Task to carry out — Starting at the line that contains "Across the group", copy each line through the final one exactly as written.

START Recorded data

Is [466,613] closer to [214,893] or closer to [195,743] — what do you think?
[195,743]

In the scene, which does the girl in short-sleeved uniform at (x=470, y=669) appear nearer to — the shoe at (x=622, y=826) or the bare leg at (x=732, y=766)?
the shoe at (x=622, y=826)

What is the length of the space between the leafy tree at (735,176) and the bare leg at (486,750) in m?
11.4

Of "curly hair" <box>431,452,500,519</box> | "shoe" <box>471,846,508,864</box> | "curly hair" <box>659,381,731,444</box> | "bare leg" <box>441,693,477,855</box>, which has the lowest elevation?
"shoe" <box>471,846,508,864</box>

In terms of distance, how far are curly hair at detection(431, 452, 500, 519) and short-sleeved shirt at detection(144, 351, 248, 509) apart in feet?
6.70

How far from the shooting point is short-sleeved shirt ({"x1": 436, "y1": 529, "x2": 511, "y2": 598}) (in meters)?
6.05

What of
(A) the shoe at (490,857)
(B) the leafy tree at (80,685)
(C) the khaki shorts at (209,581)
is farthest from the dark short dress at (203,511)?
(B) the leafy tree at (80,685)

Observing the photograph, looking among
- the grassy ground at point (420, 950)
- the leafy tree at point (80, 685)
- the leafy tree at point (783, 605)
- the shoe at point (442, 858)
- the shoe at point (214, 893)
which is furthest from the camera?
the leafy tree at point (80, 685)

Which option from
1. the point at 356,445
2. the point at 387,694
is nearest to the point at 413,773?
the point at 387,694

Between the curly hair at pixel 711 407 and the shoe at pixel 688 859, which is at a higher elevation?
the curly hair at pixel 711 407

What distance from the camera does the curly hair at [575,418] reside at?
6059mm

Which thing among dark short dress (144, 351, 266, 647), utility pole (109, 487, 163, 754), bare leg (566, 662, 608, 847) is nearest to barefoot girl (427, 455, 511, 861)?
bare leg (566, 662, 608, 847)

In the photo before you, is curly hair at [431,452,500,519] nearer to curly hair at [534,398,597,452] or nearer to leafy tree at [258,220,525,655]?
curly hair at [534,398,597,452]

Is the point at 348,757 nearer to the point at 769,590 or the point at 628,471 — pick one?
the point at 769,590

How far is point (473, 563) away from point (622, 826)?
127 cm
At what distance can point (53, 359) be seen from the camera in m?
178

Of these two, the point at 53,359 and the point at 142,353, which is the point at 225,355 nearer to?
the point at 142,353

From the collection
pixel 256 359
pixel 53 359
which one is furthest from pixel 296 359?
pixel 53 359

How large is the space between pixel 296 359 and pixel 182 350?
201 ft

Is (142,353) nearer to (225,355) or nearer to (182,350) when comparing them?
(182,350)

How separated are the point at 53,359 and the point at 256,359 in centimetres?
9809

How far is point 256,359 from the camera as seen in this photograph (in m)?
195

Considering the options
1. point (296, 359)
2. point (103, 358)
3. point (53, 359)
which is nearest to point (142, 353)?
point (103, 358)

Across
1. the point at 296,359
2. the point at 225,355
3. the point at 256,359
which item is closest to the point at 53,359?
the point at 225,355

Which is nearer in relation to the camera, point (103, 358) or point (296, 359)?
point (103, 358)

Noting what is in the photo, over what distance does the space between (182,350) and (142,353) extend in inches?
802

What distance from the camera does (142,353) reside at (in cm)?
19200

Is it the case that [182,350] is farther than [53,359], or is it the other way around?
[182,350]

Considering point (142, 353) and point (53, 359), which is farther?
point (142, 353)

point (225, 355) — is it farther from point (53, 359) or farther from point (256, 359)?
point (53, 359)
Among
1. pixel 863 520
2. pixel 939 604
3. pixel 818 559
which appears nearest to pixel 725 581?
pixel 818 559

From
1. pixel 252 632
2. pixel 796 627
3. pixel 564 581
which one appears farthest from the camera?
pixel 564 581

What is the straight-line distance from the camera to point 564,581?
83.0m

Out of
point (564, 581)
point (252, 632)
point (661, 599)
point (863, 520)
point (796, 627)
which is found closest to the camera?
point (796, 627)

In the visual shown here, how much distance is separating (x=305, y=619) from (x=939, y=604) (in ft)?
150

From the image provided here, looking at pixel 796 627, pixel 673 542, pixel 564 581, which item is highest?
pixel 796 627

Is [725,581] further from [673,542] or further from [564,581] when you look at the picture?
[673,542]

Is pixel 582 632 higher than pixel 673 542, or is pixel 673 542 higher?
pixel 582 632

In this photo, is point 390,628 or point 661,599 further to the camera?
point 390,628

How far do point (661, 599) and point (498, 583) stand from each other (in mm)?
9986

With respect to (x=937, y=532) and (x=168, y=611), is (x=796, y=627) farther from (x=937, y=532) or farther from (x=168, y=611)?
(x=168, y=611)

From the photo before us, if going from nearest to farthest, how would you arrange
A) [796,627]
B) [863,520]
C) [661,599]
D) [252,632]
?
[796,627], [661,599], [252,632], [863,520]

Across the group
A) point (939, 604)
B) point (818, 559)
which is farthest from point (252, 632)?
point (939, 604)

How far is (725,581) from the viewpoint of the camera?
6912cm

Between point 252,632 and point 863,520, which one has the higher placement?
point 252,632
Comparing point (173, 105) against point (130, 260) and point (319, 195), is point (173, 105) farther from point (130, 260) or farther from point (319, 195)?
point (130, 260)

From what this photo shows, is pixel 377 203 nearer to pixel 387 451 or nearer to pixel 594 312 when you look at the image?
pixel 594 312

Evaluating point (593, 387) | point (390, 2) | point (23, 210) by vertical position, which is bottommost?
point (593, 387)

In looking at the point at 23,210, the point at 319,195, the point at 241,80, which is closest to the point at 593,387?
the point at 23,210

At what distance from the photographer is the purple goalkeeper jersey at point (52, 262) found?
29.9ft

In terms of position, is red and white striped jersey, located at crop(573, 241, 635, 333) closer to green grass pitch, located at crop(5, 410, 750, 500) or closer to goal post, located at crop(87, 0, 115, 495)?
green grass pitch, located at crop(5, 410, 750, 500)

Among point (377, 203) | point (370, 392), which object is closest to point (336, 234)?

END Recorded data

Correct output —
Across the group
A) point (939, 604)
B) point (818, 559)
which is farthest from point (252, 632)?
point (939, 604)

How far is (725,581) from the viewpoint of the camera?
6912cm

Between point 252,632 and point 863,520, which one has the higher placement?
point 252,632
Comparing point (173, 105) against point (130, 260) and point (319, 195), is point (173, 105) farther from point (130, 260) or farther from point (319, 195)?
point (130, 260)

From what this photo shows, is pixel 377 203 nearer to pixel 387 451 or nearer to pixel 594 312 when you look at the image?
pixel 594 312

Evaluating point (593, 387) | point (390, 2) | point (23, 210) by vertical position, which is bottommost?
point (593, 387)

In looking at the point at 23,210, the point at 319,195, the point at 241,80, which is closest to the point at 593,387?
the point at 23,210

At what distance from the photographer is the purple goalkeeper jersey at point (52, 262) found?
29.9ft

In terms of position, is red and white striped jersey, located at crop(573, 241, 635, 333) closer to green grass pitch, located at crop(5, 410, 750, 500) or closer to goal post, located at crop(87, 0, 115, 495)?
green grass pitch, located at crop(5, 410, 750, 500)

Among point (377, 203) | point (370, 392), which object is closest to point (336, 234)?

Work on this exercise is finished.